Сперва его поразила пуля, умело направленная вдохновителем политической интриги, под видом дуэли маскировавшей просто убийство. Когда же пуля не посмела взять насмерть великого человека, дело политического убийства завершила медицина. Неправильный метод лечения, не те мероприятия. Секретная инструкция врачу. И сто лет тому назад умирал от рук убийцы великий русский писатель Пушкин…
«Врача-убийцу», которому якобы была дана эта самая «секретная инструкция», звали Николай Федорович Арендт. Он был лейб-медиком, то есть личным врачом императора Николая Павловича.
Спустя 47 лет после того, как была написана процитированная статья Эйзенштейна, в 1983 году, в издательстве «Знание» вышла книга, скромно озаглавленная «История одной „болезни“». Автор этой книги – хирург, доктор медицинских наук – подробно исследует обстоятельства «болезни» и смерти Пушкина, рисует портреты врачей, которым выпало на долю наблюдать последние часы и минуты жизни Пушкина, по мере возможностей тогдашней медицины облегчить страдания умирающего.
:::
Условие задания -
Как слово в слово звучит фрагмент текста о гибели Пушкина, который открывается словами «Сперва его поразила» и завершается словами «императора Николая Павловича.»? Повторите его целиком. Приведённый далее материал для работы не понадобится.
:::
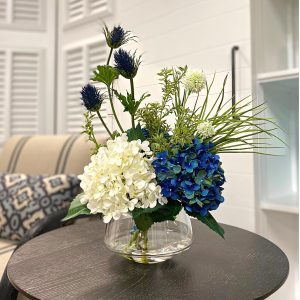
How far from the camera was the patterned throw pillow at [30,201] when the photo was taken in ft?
5.37

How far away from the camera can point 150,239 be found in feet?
2.85

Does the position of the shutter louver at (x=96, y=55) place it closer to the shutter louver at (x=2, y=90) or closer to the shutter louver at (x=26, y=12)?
the shutter louver at (x=26, y=12)

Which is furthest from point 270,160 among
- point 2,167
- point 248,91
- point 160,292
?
point 2,167

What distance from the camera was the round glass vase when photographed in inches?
34.3

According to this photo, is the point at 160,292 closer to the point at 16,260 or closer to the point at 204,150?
the point at 204,150

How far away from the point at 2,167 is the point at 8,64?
2.49 ft

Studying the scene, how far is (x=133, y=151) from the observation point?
78cm

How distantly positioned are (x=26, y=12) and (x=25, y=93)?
560mm

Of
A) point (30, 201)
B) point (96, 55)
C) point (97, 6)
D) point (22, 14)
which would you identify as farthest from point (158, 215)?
point (22, 14)

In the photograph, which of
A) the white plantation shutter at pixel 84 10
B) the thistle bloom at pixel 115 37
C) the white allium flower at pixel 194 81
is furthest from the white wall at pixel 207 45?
the thistle bloom at pixel 115 37

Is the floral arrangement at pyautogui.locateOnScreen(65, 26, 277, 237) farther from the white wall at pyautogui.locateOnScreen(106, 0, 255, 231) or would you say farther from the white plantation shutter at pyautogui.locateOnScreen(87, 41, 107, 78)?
the white plantation shutter at pyautogui.locateOnScreen(87, 41, 107, 78)

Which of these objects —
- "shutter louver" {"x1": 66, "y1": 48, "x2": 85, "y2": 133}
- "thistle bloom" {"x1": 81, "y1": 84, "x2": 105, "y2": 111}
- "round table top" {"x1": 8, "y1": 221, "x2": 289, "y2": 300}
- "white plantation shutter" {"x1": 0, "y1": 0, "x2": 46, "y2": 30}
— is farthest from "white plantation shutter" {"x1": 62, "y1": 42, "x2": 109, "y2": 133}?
"thistle bloom" {"x1": 81, "y1": 84, "x2": 105, "y2": 111}

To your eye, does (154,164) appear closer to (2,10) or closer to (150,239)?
(150,239)

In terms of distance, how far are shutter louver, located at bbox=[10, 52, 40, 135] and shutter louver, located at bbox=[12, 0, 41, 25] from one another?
229mm
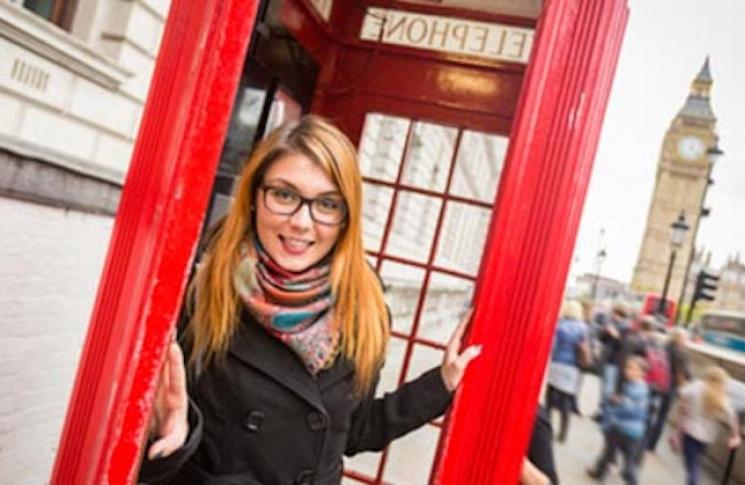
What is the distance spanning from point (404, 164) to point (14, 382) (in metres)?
1.83

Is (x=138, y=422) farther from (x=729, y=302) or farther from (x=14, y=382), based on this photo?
(x=14, y=382)

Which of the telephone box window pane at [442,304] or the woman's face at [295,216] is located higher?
the woman's face at [295,216]

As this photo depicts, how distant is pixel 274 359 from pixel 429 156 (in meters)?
1.43

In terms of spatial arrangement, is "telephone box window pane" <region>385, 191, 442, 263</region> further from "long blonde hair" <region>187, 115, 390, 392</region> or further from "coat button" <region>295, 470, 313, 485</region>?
"coat button" <region>295, 470, 313, 485</region>

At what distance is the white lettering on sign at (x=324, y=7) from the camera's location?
2409mm

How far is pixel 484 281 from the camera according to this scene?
1353 millimetres

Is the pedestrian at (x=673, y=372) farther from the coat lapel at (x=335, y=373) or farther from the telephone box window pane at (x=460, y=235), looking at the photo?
the telephone box window pane at (x=460, y=235)

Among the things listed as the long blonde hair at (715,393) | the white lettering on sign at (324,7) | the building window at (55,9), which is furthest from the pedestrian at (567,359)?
the building window at (55,9)

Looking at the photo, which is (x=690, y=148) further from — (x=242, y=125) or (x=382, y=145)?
(x=242, y=125)

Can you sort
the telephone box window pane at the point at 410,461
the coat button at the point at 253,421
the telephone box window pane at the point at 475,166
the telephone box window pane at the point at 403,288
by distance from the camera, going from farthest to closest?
1. the telephone box window pane at the point at 410,461
2. the telephone box window pane at the point at 403,288
3. the telephone box window pane at the point at 475,166
4. the coat button at the point at 253,421

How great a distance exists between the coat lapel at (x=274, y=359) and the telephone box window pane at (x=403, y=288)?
3.81 feet

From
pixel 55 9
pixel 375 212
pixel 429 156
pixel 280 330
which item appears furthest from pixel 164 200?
pixel 55 9

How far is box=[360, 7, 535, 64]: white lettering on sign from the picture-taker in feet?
7.84

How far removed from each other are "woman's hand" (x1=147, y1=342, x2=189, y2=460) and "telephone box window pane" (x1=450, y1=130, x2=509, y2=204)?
1486 mm
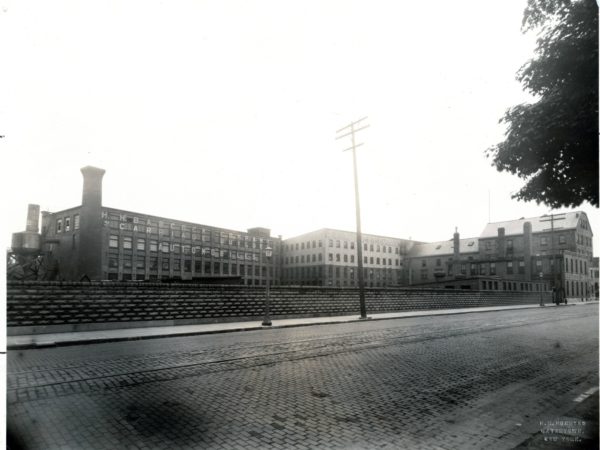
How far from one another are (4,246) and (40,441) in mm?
2196

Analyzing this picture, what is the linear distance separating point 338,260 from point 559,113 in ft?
244

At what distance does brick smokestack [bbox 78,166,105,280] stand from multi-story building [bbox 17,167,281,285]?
0.57 ft

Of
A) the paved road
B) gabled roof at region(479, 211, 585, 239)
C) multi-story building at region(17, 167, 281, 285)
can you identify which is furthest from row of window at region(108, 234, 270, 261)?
the paved road

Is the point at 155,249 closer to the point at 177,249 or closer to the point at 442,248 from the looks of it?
the point at 177,249

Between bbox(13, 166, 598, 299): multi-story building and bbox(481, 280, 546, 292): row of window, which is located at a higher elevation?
bbox(13, 166, 598, 299): multi-story building

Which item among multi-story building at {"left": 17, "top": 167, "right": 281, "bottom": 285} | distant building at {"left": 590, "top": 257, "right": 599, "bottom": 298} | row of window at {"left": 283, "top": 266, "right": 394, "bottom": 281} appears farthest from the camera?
row of window at {"left": 283, "top": 266, "right": 394, "bottom": 281}

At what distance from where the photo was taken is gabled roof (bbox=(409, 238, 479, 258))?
7894 cm

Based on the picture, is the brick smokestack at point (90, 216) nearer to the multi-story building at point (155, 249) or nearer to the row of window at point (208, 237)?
the multi-story building at point (155, 249)

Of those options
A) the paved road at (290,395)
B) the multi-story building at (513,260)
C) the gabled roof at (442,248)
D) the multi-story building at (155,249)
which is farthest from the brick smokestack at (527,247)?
the paved road at (290,395)

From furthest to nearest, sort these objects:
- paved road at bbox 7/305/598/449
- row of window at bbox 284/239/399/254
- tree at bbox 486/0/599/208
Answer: row of window at bbox 284/239/399/254
tree at bbox 486/0/599/208
paved road at bbox 7/305/598/449

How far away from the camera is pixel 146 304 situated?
17172 mm

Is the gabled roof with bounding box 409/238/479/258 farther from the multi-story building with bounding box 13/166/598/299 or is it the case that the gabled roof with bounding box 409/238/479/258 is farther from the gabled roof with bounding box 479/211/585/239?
the gabled roof with bounding box 479/211/585/239

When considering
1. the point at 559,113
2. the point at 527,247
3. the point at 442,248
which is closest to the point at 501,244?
the point at 527,247

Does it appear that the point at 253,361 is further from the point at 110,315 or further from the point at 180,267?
the point at 180,267
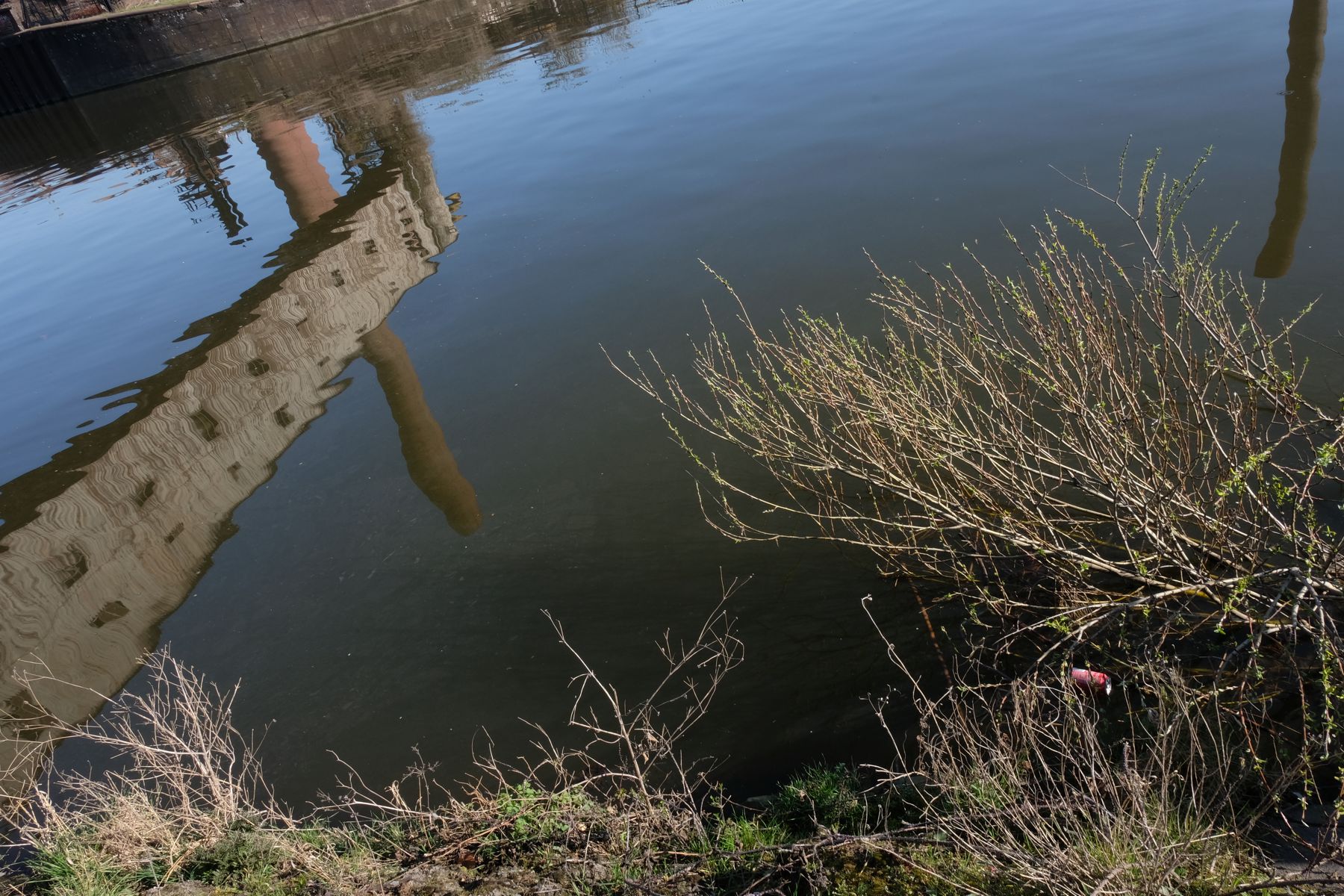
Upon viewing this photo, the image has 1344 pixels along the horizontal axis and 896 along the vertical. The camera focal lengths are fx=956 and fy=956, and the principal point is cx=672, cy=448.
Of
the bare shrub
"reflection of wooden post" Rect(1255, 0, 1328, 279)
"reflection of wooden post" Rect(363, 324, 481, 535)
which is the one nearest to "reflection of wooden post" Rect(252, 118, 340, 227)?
"reflection of wooden post" Rect(363, 324, 481, 535)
:::
Решение задания -
Сперва его поразила пуля, умело направленная вдохновителем политической интриги, под видом дуэли маскировавшей просто убийство. Когда же пуля не посмела взять насмерть великого человека, дело политического убийства завершила медицина. Неправильный метод лечения, не те мероприятия. Секретная инструкция врачу. И сто лет тому назад умирал от рук убийцы великий русский писатель Пушкин…
«Врача-убийцу», которому якобы была дана эта самая «секретная инструкция», звали Николай Федорович Арендт. Он был лейб-медиком, то есть личным врачом императора Николая Павловича.